# Thinking of getting a crossbow ?



## LDL (Jun 10, 2006)

Been just thinking of getting a crossbow , saw a used Viper something or other at a pawn shop for about $160. Would this be a total waste of money or what ? I've never even shot one befor. What do you guy's recomend ?


----------



## Fargus (Feb 13, 2006)

Mathews DXT


----------



## rufusoilt1985 (Jun 24, 2009)

i'm with fargus mathews is the way to go...... just get a gun if you are going to shoot a crossbow its the samething


----------



## TMan (Jul 10, 2008)

Dont let these guys discourage you LDL. I got a Parker Buck Buster 175 this year and I love it. You still have to get within 40 yards to shoot them.
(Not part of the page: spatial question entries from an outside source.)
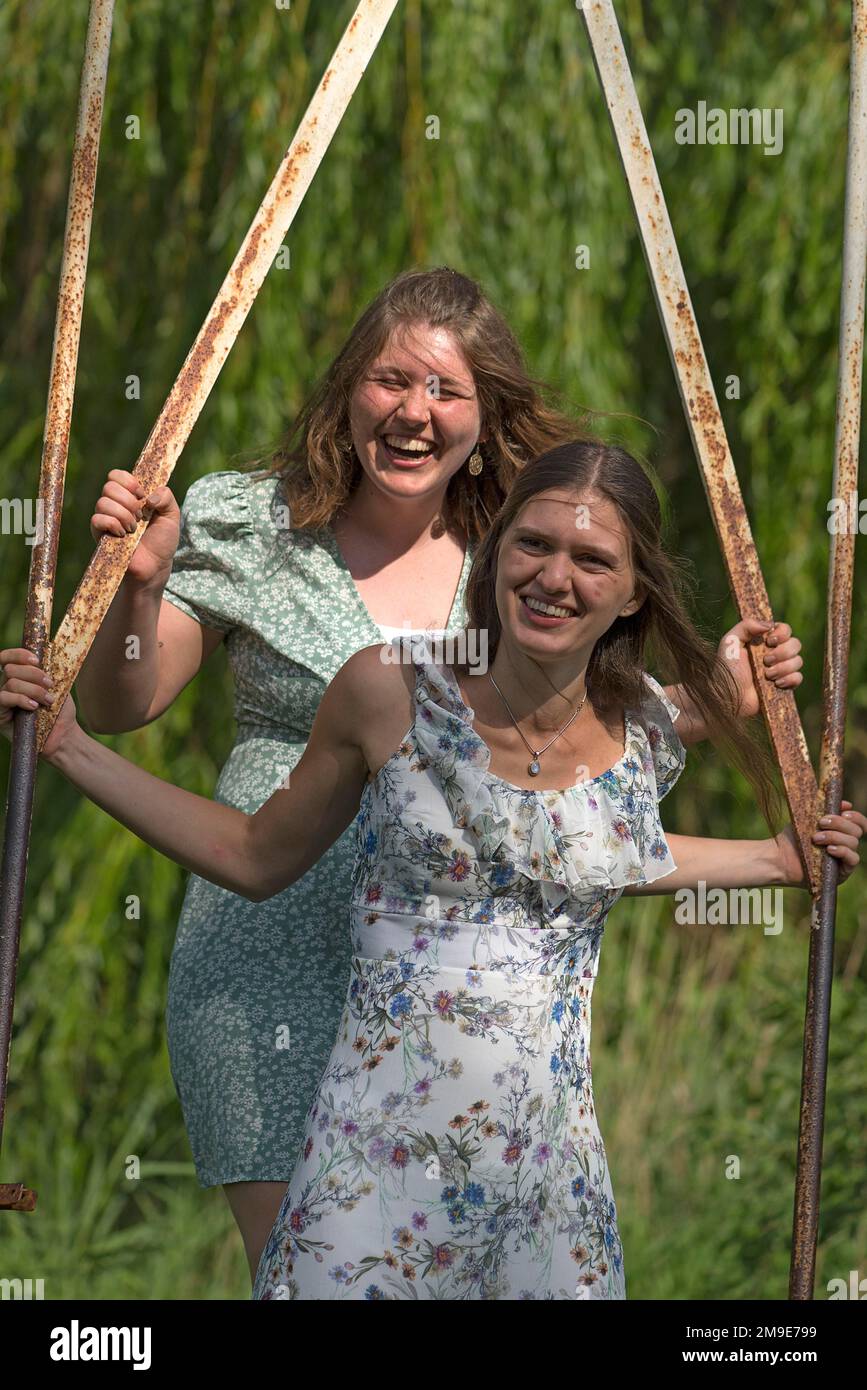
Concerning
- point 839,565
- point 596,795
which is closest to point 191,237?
point 839,565

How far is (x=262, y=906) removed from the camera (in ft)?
8.71

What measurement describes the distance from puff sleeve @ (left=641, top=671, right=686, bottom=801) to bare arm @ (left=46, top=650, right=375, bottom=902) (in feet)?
1.24

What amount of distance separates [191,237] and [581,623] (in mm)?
2516

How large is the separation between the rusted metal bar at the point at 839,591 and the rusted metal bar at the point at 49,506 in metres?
1.03

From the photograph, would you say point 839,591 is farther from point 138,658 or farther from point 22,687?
point 22,687

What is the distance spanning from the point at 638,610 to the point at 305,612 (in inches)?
21.9

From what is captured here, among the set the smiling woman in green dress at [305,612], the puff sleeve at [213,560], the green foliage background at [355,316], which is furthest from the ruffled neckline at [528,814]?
the green foliage background at [355,316]

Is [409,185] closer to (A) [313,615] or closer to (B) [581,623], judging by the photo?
(A) [313,615]

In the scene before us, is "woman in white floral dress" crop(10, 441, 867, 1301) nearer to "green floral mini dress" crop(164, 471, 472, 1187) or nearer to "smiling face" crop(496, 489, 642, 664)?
"smiling face" crop(496, 489, 642, 664)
I had alot of deer this past weekend that I couldnt take a shot at because they were too far. If I had a rile they would be dead! I dont know anything about the Viper, but 10 point, Parker, and Bowtech all make good Xbows. They are alot of fun to shoot, my family and I love it, its just another reason to get out and go huntin'. What other reason do you need? Good luck.


----------



## Sharkhunter (May 22, 2004)

Don't go over to the dark side... Unless you have an uper limb disablity lol...


----------



## jimtomp21 (May 29, 2009)

*unity*

ever body get along


----------



## Grizzly1 (Dec 12, 2008)

I've got a Barnett crossbow that I just bought about 2-3 months ago, been shot a handfull of times, has cocking device, extra bolts, and brand new case. Shoots really well and accurate, 325FPS. I'm thinking about selling it to use the money to upgrade to a new compound, I enjoy shooting it but I enjoy shooting my compound alot more. If your interested let me know.


----------